The Uprising of '34
Wednesday, October 24, 2012 at 03:15 PM | Main Street Landing
Director: George C. Stoney, Judith Helfand, and Susanne Rostock
The Uprising of ’34 is a startling documentary which tells the story of the General Strike of 1934, a massive but little-known strike by hundreds of thousands of Southern cotton mill workers during the Great Depression. The mill workers’ defiant stance — and the remarkable grassroots organizing that led up to it — challenged a system of mill-owner control that had shaped life in cotton mill communities for decades. Sixty years after the government brutally suppressed the strike, a dark cloud still hangs over this event, and it is spoken of only in whispers if at all.

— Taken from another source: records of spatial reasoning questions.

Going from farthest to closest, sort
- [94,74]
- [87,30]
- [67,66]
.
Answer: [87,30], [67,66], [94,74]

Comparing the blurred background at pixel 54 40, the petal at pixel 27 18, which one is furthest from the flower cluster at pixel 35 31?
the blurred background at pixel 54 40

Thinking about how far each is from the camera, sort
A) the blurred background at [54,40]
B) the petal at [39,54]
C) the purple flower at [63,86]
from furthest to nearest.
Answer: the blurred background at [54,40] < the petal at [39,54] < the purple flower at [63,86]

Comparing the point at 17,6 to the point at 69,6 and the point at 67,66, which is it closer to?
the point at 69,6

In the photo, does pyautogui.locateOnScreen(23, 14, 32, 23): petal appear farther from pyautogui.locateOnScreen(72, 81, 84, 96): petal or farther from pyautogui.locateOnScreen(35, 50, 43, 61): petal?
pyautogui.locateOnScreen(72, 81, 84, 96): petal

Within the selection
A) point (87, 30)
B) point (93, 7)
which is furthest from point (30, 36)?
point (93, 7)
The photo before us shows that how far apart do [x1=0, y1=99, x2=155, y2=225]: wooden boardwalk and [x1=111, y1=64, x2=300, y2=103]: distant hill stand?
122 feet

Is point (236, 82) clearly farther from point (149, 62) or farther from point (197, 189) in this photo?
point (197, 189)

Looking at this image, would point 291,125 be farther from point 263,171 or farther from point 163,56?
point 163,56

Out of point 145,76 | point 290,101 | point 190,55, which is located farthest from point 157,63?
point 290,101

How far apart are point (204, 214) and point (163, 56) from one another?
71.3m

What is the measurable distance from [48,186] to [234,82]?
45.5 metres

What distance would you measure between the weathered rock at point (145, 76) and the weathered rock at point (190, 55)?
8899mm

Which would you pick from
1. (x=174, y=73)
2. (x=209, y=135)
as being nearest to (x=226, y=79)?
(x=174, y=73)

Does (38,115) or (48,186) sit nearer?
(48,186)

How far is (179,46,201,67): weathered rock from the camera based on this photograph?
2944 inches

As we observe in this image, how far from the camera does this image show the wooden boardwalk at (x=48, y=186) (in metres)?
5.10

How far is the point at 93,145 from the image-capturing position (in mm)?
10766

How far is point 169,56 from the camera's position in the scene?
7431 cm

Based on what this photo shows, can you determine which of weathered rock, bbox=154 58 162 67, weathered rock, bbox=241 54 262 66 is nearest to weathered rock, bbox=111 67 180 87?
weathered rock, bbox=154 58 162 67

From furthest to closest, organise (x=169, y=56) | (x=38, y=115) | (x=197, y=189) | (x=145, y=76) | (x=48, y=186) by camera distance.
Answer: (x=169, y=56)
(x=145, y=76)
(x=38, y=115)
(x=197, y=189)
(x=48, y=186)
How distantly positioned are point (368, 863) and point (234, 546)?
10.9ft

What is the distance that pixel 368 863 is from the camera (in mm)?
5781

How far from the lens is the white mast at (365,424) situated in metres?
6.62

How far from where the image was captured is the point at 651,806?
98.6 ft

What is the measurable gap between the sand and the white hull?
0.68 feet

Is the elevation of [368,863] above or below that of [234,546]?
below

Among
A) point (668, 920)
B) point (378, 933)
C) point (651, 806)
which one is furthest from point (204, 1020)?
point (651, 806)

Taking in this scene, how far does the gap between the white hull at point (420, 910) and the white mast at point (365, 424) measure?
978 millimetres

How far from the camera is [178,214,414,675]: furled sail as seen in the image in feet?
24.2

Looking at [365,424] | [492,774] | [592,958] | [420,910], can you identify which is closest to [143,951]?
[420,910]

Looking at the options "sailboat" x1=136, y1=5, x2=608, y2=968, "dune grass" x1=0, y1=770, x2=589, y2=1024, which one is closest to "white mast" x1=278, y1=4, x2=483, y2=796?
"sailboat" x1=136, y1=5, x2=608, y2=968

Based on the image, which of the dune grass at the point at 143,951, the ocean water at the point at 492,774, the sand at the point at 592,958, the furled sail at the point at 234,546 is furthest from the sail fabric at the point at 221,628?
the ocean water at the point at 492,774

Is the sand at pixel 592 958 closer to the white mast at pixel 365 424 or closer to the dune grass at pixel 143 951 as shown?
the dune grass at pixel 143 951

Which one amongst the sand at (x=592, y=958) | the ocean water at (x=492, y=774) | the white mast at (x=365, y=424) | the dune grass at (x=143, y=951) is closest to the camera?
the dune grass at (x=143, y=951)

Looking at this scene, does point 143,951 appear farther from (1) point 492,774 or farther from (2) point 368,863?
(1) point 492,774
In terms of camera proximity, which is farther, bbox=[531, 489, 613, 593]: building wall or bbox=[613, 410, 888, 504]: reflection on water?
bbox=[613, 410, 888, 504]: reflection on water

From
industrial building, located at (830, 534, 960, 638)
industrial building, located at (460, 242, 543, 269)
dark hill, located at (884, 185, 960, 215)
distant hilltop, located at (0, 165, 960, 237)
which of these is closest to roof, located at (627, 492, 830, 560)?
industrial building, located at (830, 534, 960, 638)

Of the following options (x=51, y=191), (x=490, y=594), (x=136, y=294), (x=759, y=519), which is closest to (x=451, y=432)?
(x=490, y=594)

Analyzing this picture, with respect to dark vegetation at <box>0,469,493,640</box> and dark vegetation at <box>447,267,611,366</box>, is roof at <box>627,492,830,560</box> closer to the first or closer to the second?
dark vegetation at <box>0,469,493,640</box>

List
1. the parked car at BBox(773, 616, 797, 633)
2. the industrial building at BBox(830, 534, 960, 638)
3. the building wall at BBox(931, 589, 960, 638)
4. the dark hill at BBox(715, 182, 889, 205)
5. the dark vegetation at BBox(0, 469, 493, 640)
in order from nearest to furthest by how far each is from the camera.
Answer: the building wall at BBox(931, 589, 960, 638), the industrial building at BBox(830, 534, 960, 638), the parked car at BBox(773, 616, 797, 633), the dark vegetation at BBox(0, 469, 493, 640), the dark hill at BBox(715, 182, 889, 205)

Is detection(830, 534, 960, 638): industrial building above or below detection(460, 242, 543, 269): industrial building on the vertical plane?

The Uprising of ’34 is “meant to challenge the myth that Southern workers can’t be organized, that they will work for nothing, and that they hate unions,” says Stoney. More than a social document, the film is intended to spark discussion on class, race, economics, and power — issues as vital today as they were 77 years ago. “This is more than a story about a strike; it’s a story about community. We went out of our way to make sure that we didn’t make a ‘which side are you on’ film,” says Helfand. “The thrust of this film is to give the workers their chance to speak,” adds Rostock. “We’re very proud of the fact that here’s a film in which they speak for themselves [with no narrator].”
The film is shown as part of the special tribute to George Stoney. Judith Helfand will attend.